RULE APPLIED IN RESPECT TO PROCEEDINGS IN THE COURTS OF A STATE IN REBELLION. While the existence of war closes the courts of each belligerent to the citzens of the other, it does not prevent the citizens of one belligerent from taking proceedings for the protection of their own property in their own courts, against the citizens of the other, whenever the latter can be reached by process.

Before the late civil war certain citizens of California and Illinois had brought suit in the circuit court of the United States in Texas against citizens of that State to quiet the title of the complainants to a tract of land there situated, and prevent harassing and vexatious litigation from a multiplicity of suits.
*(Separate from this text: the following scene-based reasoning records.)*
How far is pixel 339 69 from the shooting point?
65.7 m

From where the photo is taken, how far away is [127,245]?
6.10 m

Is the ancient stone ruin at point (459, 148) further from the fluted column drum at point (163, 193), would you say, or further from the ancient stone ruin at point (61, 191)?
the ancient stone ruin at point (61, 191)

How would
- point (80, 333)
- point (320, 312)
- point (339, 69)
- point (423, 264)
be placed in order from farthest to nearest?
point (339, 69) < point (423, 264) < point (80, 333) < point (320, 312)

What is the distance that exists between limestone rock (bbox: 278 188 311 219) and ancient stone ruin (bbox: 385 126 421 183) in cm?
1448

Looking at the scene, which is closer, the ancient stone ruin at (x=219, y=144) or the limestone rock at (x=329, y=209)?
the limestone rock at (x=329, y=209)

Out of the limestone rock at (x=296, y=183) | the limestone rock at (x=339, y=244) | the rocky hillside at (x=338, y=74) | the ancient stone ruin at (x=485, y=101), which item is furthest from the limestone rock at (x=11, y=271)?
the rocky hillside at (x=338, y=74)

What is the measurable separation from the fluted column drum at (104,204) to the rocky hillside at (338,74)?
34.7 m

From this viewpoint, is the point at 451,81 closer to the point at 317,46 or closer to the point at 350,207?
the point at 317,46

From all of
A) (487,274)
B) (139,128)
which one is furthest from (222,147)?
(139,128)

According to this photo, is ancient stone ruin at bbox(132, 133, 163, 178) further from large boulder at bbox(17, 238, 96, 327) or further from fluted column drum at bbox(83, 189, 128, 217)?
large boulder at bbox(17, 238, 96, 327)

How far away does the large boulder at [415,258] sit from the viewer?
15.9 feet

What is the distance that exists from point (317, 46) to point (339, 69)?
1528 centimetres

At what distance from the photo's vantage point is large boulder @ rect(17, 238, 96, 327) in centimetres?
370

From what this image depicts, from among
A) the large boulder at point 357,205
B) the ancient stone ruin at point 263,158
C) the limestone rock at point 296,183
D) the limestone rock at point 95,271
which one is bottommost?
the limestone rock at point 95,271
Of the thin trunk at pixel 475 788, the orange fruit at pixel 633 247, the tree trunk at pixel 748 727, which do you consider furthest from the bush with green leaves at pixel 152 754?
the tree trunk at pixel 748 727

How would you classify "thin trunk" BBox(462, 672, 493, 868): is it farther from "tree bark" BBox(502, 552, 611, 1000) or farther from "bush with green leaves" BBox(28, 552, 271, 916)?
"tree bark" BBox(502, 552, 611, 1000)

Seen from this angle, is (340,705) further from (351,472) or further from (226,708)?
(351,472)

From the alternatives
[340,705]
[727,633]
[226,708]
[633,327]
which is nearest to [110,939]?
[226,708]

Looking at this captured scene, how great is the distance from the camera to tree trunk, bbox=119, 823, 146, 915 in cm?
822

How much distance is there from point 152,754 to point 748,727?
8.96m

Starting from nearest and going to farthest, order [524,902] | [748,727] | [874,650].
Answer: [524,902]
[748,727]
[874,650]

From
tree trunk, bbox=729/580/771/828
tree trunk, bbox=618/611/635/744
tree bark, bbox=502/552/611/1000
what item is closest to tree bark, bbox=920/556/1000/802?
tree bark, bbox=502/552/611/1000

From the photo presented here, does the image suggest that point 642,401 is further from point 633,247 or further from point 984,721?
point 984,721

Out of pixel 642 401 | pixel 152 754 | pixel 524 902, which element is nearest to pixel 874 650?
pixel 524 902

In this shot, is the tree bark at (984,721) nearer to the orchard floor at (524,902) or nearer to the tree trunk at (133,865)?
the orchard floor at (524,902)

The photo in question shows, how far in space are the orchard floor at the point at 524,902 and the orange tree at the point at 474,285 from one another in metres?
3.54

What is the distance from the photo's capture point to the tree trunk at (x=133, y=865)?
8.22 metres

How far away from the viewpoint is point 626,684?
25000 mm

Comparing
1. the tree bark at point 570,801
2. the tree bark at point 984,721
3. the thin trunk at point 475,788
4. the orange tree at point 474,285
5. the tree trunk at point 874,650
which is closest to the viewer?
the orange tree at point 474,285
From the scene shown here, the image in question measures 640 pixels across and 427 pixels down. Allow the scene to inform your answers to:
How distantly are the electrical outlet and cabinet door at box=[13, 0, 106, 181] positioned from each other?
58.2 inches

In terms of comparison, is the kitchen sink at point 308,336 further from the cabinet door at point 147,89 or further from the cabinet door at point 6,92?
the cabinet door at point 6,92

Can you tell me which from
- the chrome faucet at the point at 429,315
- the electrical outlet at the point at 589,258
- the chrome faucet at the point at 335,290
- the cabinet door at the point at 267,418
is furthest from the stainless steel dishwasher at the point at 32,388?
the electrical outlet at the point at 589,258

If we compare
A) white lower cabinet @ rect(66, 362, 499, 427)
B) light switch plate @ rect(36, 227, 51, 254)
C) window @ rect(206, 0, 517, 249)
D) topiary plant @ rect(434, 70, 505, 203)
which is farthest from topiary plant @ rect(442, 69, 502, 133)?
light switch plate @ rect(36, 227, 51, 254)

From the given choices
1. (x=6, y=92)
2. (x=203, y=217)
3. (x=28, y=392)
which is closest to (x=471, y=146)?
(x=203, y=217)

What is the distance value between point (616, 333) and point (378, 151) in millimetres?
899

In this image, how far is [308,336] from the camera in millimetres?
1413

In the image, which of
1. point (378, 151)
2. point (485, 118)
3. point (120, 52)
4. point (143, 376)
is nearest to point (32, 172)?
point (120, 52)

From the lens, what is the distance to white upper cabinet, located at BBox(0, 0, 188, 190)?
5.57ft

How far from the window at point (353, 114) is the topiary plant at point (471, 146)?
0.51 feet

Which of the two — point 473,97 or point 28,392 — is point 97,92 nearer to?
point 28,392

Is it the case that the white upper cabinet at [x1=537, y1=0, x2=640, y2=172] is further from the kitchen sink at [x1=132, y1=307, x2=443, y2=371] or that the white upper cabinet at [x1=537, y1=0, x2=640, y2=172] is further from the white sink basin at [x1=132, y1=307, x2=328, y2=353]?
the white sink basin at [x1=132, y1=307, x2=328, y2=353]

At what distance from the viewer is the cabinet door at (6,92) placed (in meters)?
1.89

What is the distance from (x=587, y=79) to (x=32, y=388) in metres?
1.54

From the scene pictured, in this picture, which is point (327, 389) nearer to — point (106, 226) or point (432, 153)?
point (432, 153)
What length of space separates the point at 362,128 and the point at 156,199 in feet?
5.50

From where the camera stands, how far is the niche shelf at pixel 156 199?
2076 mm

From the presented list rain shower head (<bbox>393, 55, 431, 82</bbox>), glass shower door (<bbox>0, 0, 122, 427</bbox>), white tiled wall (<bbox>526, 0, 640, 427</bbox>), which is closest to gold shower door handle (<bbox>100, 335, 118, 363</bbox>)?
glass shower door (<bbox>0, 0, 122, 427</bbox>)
On the 20th of June, 1866, a final decree was entered in that suit, the circuit court being then open in Texas, and active hostilities having there ceased, although the proclamation of the President announcing the close of the war in that State was not made until the 20th of August afterwards:

Held, that the complainants had a right to proceed in the circuit court of the United States to protect their property situated in Texas from seizure, invasion, or disturbance by citizens of that State, so soon as that court was opened, whether official proclamation was made or not of the cessation of hostilities. Masterson v. Howard, Chicago L. N., January 10, 1874.

See INSURANCE, 8.

WILL.

1. CONSTRUCTION.- Where a will provides that an executor is "to have the control and management of all the affairs of the farm devised, and of keeping together the property during the life of the widow, and keep her provided for so long as she shall live or remain his widow, and to sell and dispose of such property as may be in the judgment of the executor necessary, from time to time, in the management of the farm and for the comfortable support of the widow, and as soon as she ceases to be his widow the property is to be sold and the proceeds divided equally among his children and heirs, the same as at her death," &c., upon an election by the widow not to take under the will, upon the application of one of the heirs, an inquest was awarded. In re Birth, Legal Chronicle, January 3, 1874.

2. A DEVISE OF REAL ESTATE to the son of the testator, and “in case my son should die without leaving any issue, "" then the real estate to be sold," &c.: held, that the son took a defeasible estate, which terminated at his death. Hickman v. Blackmore, Legal Gazette, January 16, 1874.